In order to make this post readable, I'll leave out all the troubleshooting steps I have taken so far and only point out the temporary fix I've found, which should give a clue as to what may be wrong.

This Itanium server ( HP-UX 11..31, fully patched, working happily since 2004 ) recently fails to respond to some of the pings from other servers when the ARP cache grows over ~100 items.
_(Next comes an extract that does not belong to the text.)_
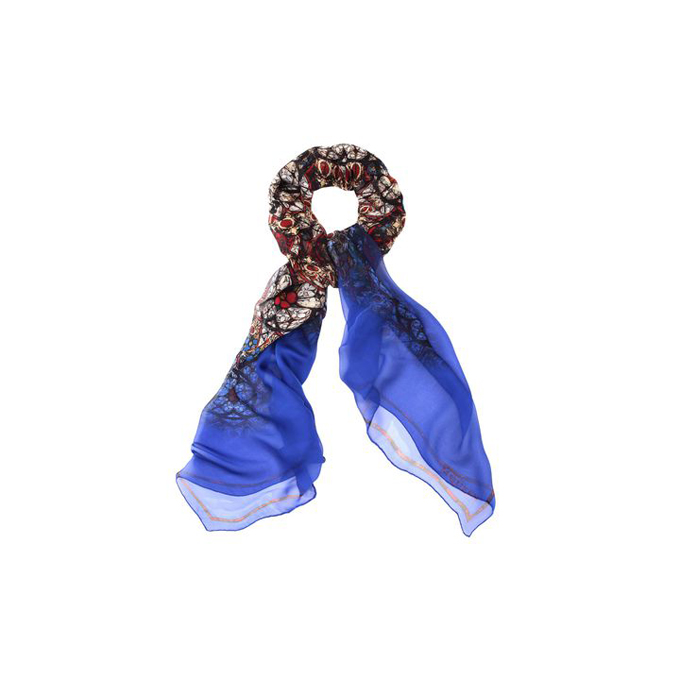 ALEXANDER MCQUEEN CIRCULAR STAINED GLASS SCARF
And, in a few minutes time the server becomes completely unusable because even an incoming ssh session can't be maintained due to lost packets.
To fix this, I run a shell script which continously monitors the number of lines in the output of "arp -a" and if there are more than 100 items, it executes the command "/usr/sbin/ifconfig lan0 192.168.8.8", which among other things, clears the ARP cache.. This action instantly fixes the "lost pings" problem.
I may be completely wrong in associating this problem with the size of the ARP cache, there may be something else which the "ifconfig" command clears/fixes? (Resets the NIC card? )
Needles to say that there are no cabling/routing/switching problems, the problem starts in the server and can be fixed completely but temporarily within the server itself.
What could be wrong?
Sorry about my rusty English...

Semih BATTAL

17 REPLIES
Steven Schweda
Honored Contributor

Re: Upto 50% ping loss when ARP cache grows over ~100 items ( HP-UX 11.31 RX2620-2 )

   I know nothing, but ...

> I may be completely wrong in associating this problem with the size of
> the ARP cache,

   That would be my guess.

>  there may be something else which the "ifconfig" command
> clears/fixes? (Resets the NIC card? )

   Or triggers an ARP broadcast?

   My first guess would be something like an IP address conflict.  I
(knowing nothing) can imagine that if two systems have the same IP
address, they'd be arguing about who should be getting the traffic for
the conflicted address.  A fresh "ifconfig" command might help to tilt
the dispute temporarily (while coincidentally clearing the ARP cache),
but the conflicting system might do things which tilt it back the other
way.  A growing ARP cache might indicate only that other folks on the
network get to talking, and, as that happens, the other competitor is
gaining audience share.

   But what do I know?

   If you take down the HP-UX system, does "ping" from elsewhere to the
HP-UX system's IP address get any responses (which must come from the
competitor)?

Bill Hassell
Honored Contributor

Re: Upto 50% ping loss when ARP cache grows over ~100 items ( HP-UX 11.31 RX2620-2 )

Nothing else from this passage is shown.